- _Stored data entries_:
==================================================

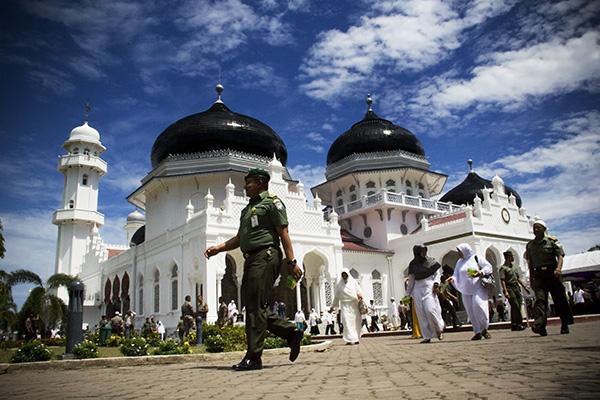 Warga berjalan di halaman masjid usai berdoa dan zikir (Foto M Iqbal/SeputarAceh.com)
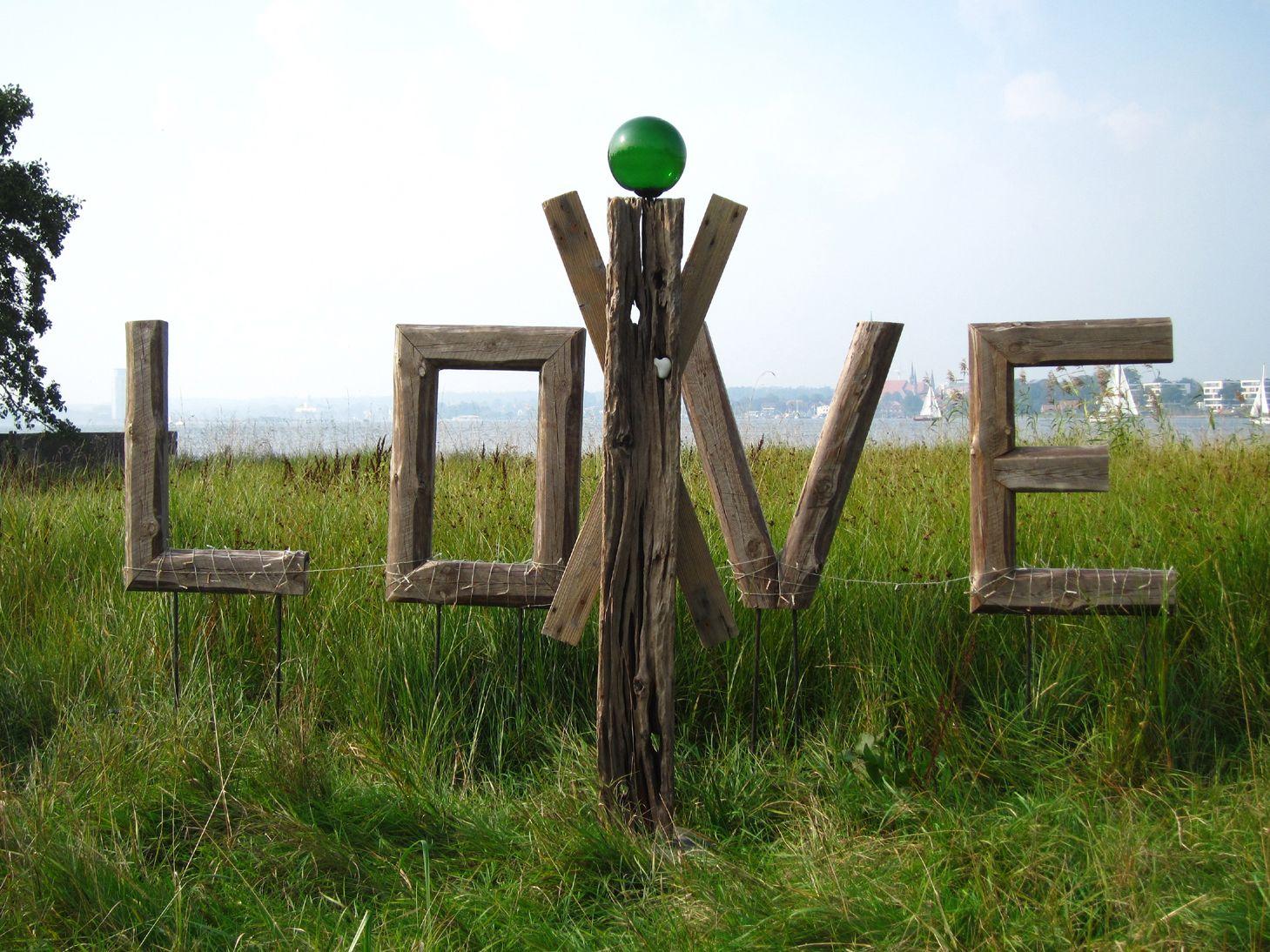 Treibholz-Outdoor-Skulptur HEARTWORKER ~ driftwood outdoor sculpture ...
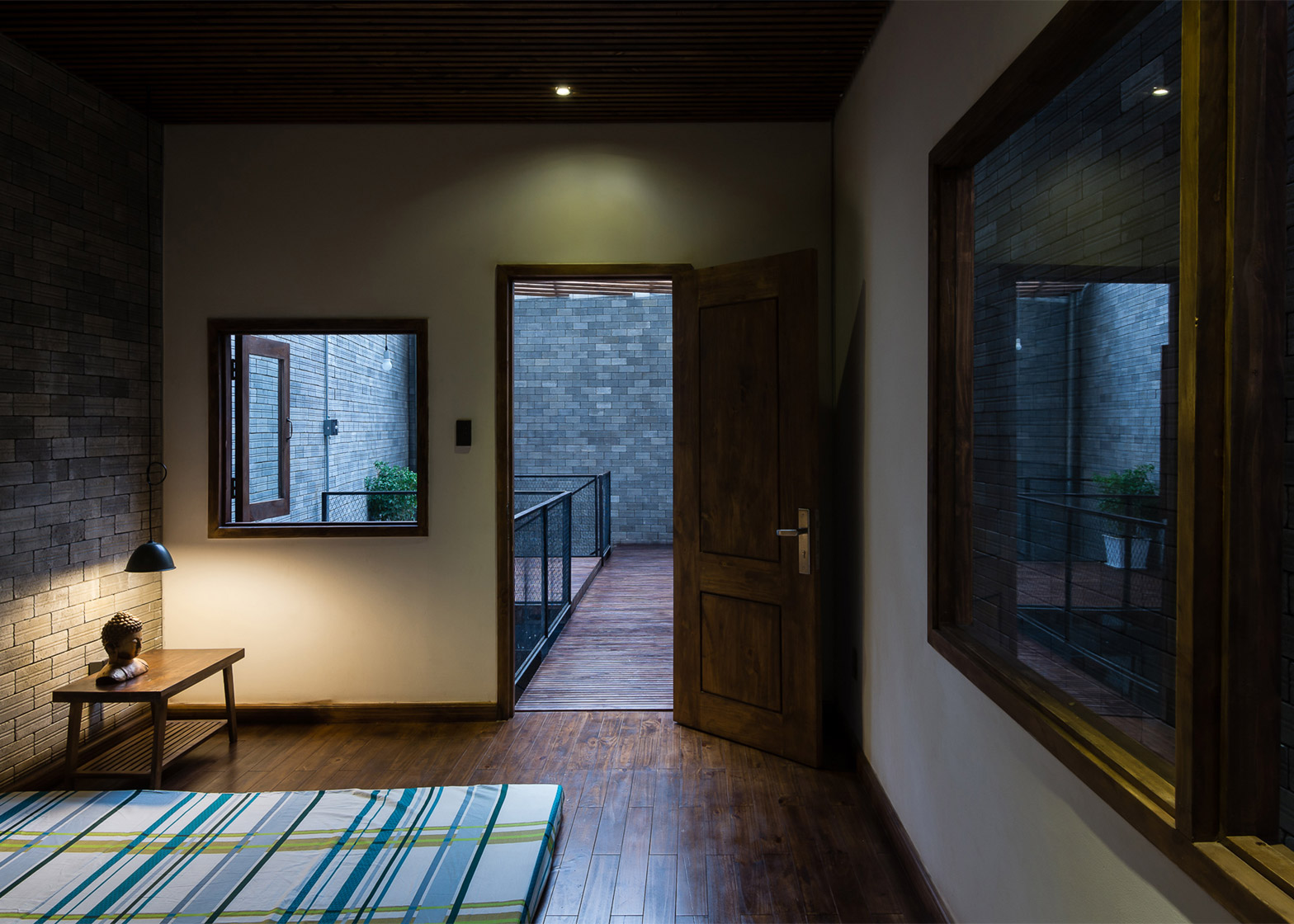 Home Zen zen househa is a home for three buddhists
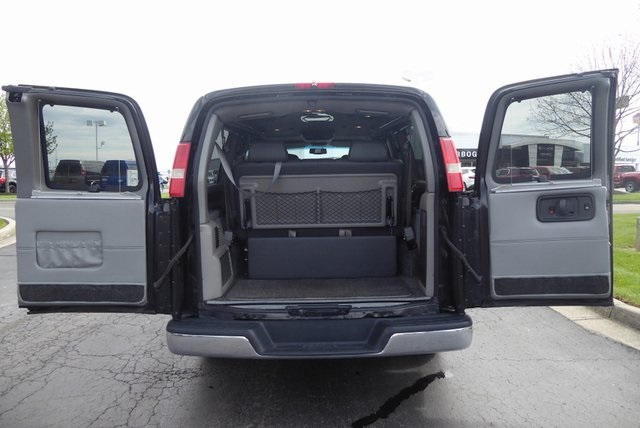 Pre-Owned 2010 GMC Conversion Van Explorer Limited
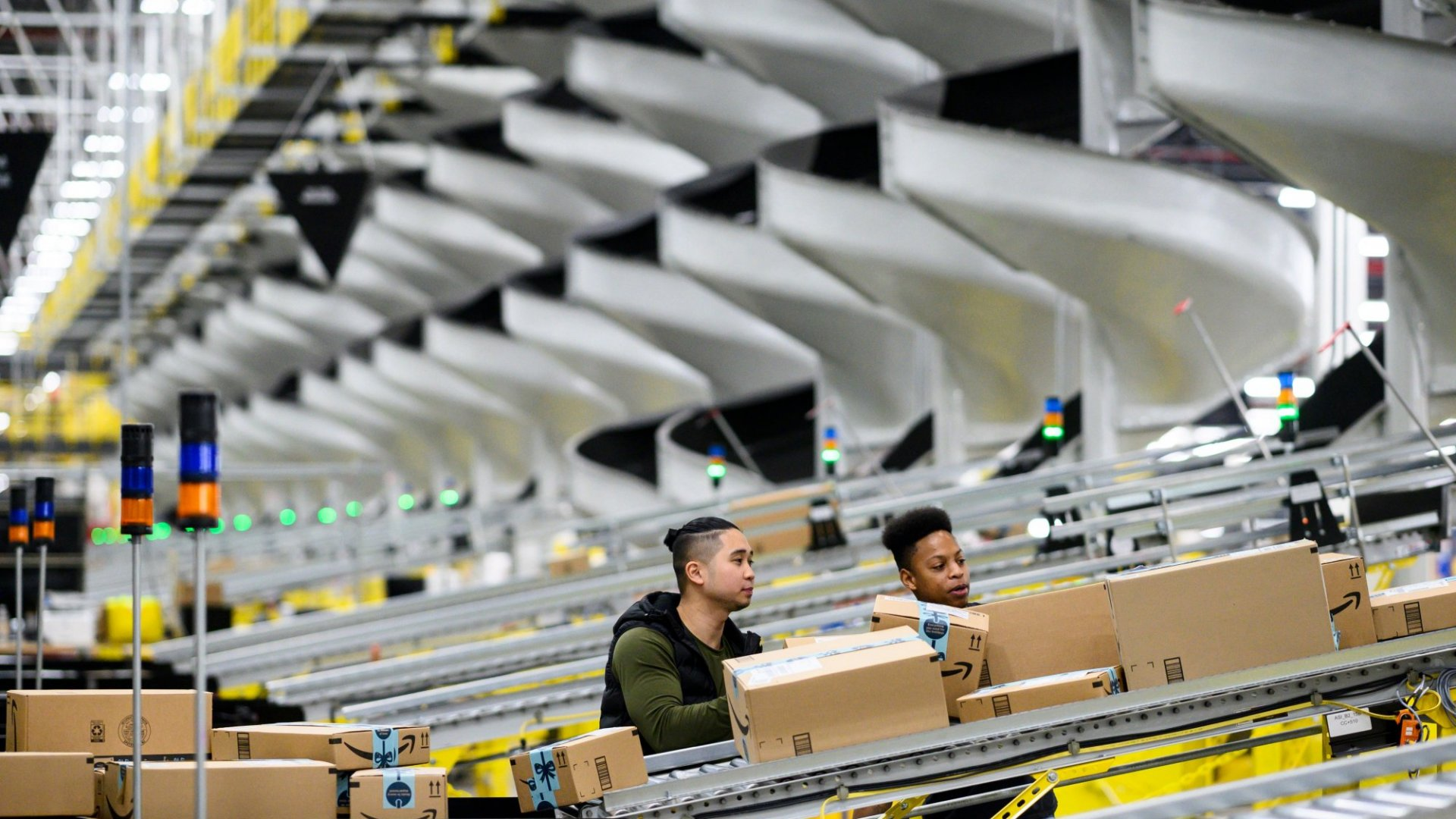 Amazon's Hiring Spree Could Fix Delivery Woes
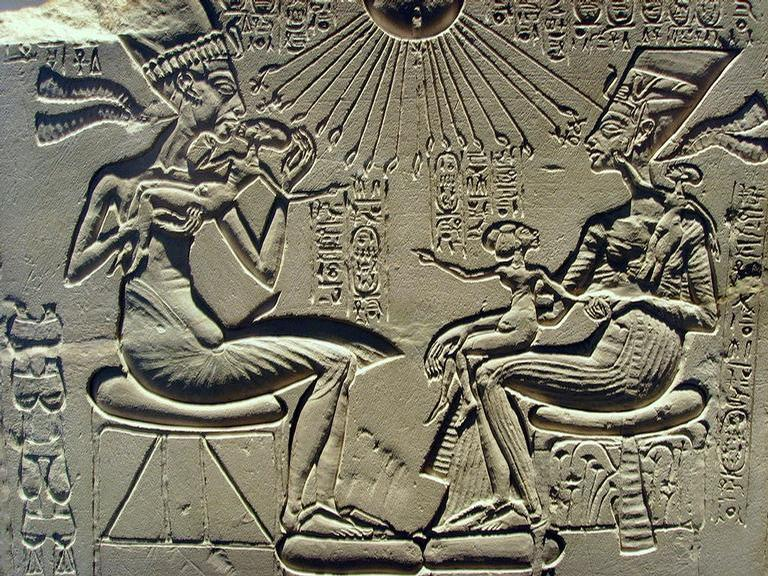 Amenhotep IV e Nefertiti com os filhos / Crédito: Wikimedia Commons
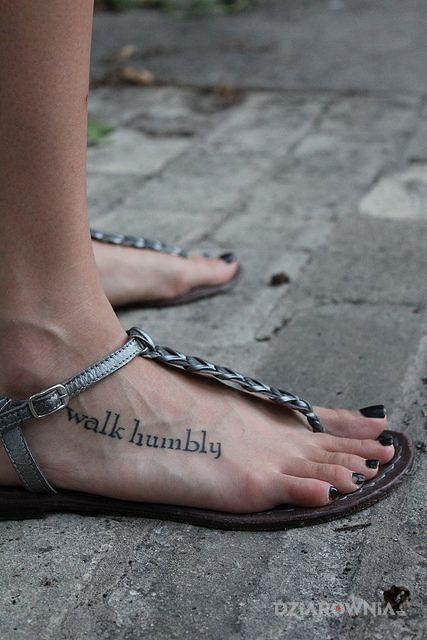 Tatuaż walk humbly w motywie napisy i stylu kaligrafia na stopie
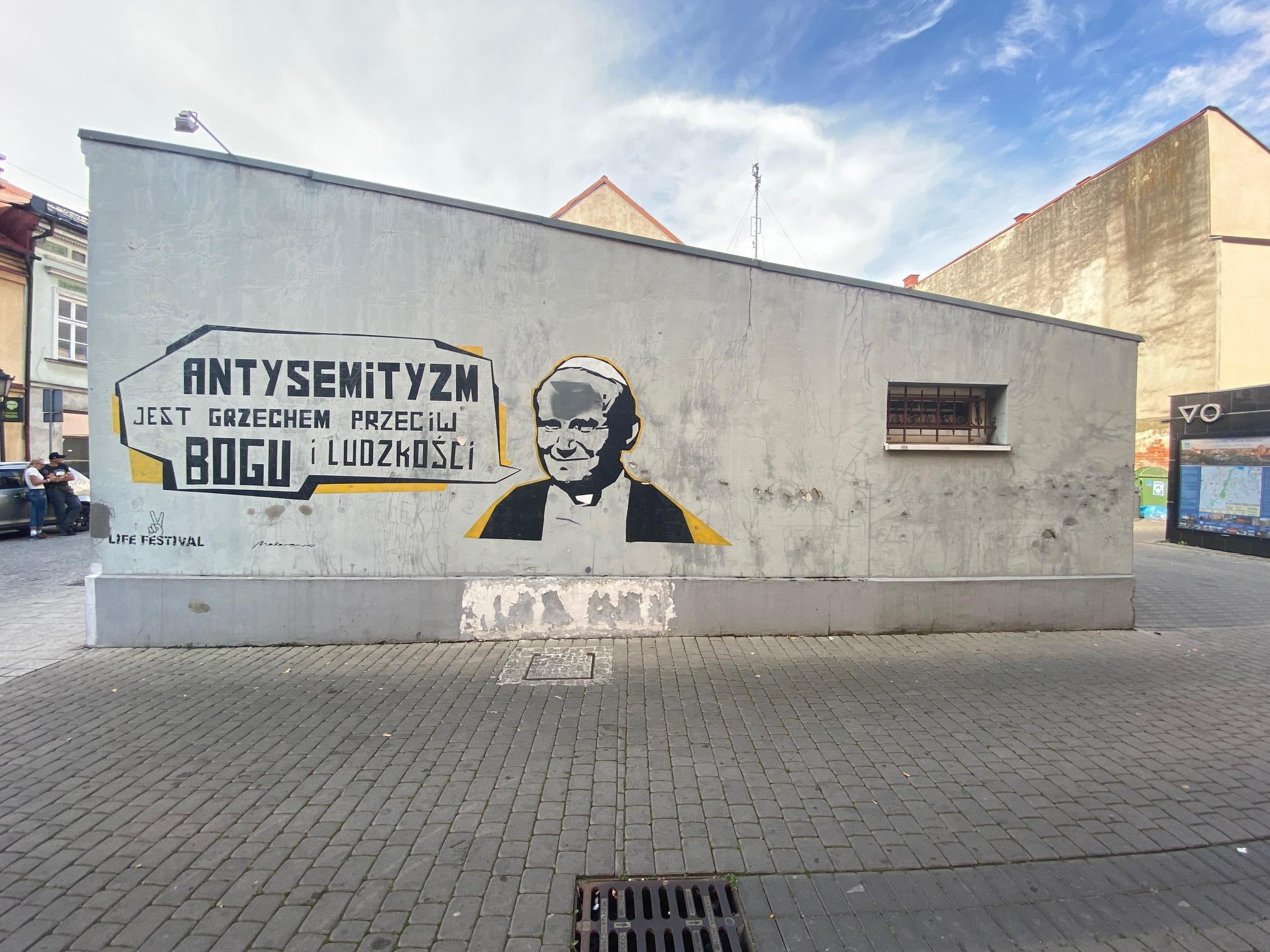 Mural z wizerunkiem św. Jana Pawła II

==================================================

The entries above, every one of them, should be retyped exactly, with no pictures carried over.

- _ANSWER BELOW_:
 Warga berjalan di halaman masjid usai berdoa dan zikir (Foto M Iqbal/SeputarAceh.com)
 Treibholz-Outdoor-Skulptur HEARTWORKER ~ driftwood outdoor sculpture ...
 Home Zen zen househa is a home for three buddhists
 Pre-Owned 2010 GMC Conversion Van Explorer Limited
 Amazon's Hiring Spree Could Fix Delivery Woes
 Amenhotep IV e Nefertiti com os filhos / Crédito: Wikimedia Commons
 Tatuaż walk humbly w motywie napisy i stylu kaligrafia na stopie
 Mural z wizerunkiem św. Jana Pawła II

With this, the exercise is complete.